News/North: Richard, I’m so excited to be speaking with you here today for the Yellowknifer and North North. We’re here to talk about the re-release of A Blanket of Butterflies, Spirit of Denendeh, Book One, full colour edition. I’ve got some questions here that I’ve gathered about ‘process’ — which you’ve touched on a little bit already, and I’ll speak more about a bit later on — about working with Book Three and how that is a challenge, I mean.
Van Camp: We’re gonna face it, and erase it together, Cassandra.
News/North: You know, maybe we can start there, right? Because the way that you described it really, I think speaks to the vulnerability of writing, on overcoming fear, or facing it, even embracing it? How would you put that? This is Book Three, to say you’ve done this before is an understatement, and yet — and yet — you say you’re still facing yourself in this?
Van Camp: Oh, I will always be a student to the craft of writing. I will always be a student. I will always be a disciple to the craft of writing. And I actually was just writing to Cherie Dimaline and Waubgeshig Rice this morning saying ‘I don’t know if you’ve been here, my brother and sister, but I feel like I break stories all the time’ — and I’ve always said, I even shared with you, Cass, that this is like combing, you know? For me writing is like combing tangled hair. But with this series, because it is a trilogy, and Book Two is done — it’ll be out in April. It’s called As I Enfold You In Petals — it is so beautiful.

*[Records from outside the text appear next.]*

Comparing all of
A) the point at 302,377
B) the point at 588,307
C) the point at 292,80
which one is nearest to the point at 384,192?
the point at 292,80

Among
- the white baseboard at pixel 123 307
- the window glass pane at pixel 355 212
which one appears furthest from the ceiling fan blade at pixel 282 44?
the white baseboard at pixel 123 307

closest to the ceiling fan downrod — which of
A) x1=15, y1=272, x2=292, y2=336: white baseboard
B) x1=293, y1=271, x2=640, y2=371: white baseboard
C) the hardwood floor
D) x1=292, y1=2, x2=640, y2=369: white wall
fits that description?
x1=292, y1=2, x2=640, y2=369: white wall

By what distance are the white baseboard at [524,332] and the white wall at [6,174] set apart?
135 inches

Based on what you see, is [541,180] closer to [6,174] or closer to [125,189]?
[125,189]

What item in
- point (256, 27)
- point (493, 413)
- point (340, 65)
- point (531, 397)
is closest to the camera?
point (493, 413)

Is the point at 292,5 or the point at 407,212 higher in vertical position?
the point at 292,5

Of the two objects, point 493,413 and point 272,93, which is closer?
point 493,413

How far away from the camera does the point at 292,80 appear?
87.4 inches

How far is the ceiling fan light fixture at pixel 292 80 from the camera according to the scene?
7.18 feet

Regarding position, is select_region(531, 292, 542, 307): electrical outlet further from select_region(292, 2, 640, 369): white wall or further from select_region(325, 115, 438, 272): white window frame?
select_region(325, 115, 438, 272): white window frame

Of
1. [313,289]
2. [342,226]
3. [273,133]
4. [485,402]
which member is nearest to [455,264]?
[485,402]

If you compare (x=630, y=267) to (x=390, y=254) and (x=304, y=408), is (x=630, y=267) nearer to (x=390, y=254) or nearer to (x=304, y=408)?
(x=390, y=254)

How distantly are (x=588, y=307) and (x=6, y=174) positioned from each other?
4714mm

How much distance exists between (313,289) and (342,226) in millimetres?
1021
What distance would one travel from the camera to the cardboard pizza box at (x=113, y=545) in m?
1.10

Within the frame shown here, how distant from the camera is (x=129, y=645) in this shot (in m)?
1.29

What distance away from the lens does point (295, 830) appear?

News/North: The way you honour story, and Elders, Dene spirituality and law, is all what drew me to your work originally. This world needs stories that are medicine stories, right? That share — that exemplify — good ways of living. So, how is it that you keep going when you feel you’ve ‘broken’ a story? Because you’ve always shared with me to embrace the good writing days and the “bad” — to really sink in, completely, and really just enjoy the journey the story takes me on, right?
Van Camp: I think that the beauty of writing and the beauty of craft and the beauty of what we do as writers, is, you know, we get down on our hands and knees and beg every single day and hope the good work continues — and when you have filled your life with, like, really good and sweet medicine and good home cooking dinner, I mean, and you show up first thing in the morning, with a really good heart, you know? I pay my taxes, I’m still paying my taxes, you know, I just want to be a good person, you know what I mean?
So, when I show up — there are days where I actually feel I have broken it — I have broken the story because I either pushed it way too far, or I wanted to test something. And it’s okay, because the next day, like as we’re talking now, I trust that my mind, heart and spirit, and those chest muscles we use… You know, when you’re playing chess against somebody you’re quietly terrified of? They are usually younger than you, maybe about five, and they’re little maestros with chess — those chest muscles, those spirit muscles, that craft inside of you, that beautiful wish inside of you — to really honour the story. It’s OK if you feel like you broke it on a Tuesday, because you’re probably going to figure it out on a Thursday.
Just keep reaching and risking.
And again, watching great shows, listening to great, you know, whatever — it’s podcasts or music, and really becoming, you know, I would say, we become more spirit than human when we’re writing. And I think it’s not only ‘we become more spirit than human when we’re writing,’ I think it’s where we become more spirit than human when we’re wandering, and we’re reaching and we’re wishing and we’re thinking and dwelling, you know?
So all I want to say is that there is a time to inhale and to listen and ask and reach and risk and do the research and read those books, etc. Listen to those podcasts, crank those tunes. You know what I mean? Soak it all up.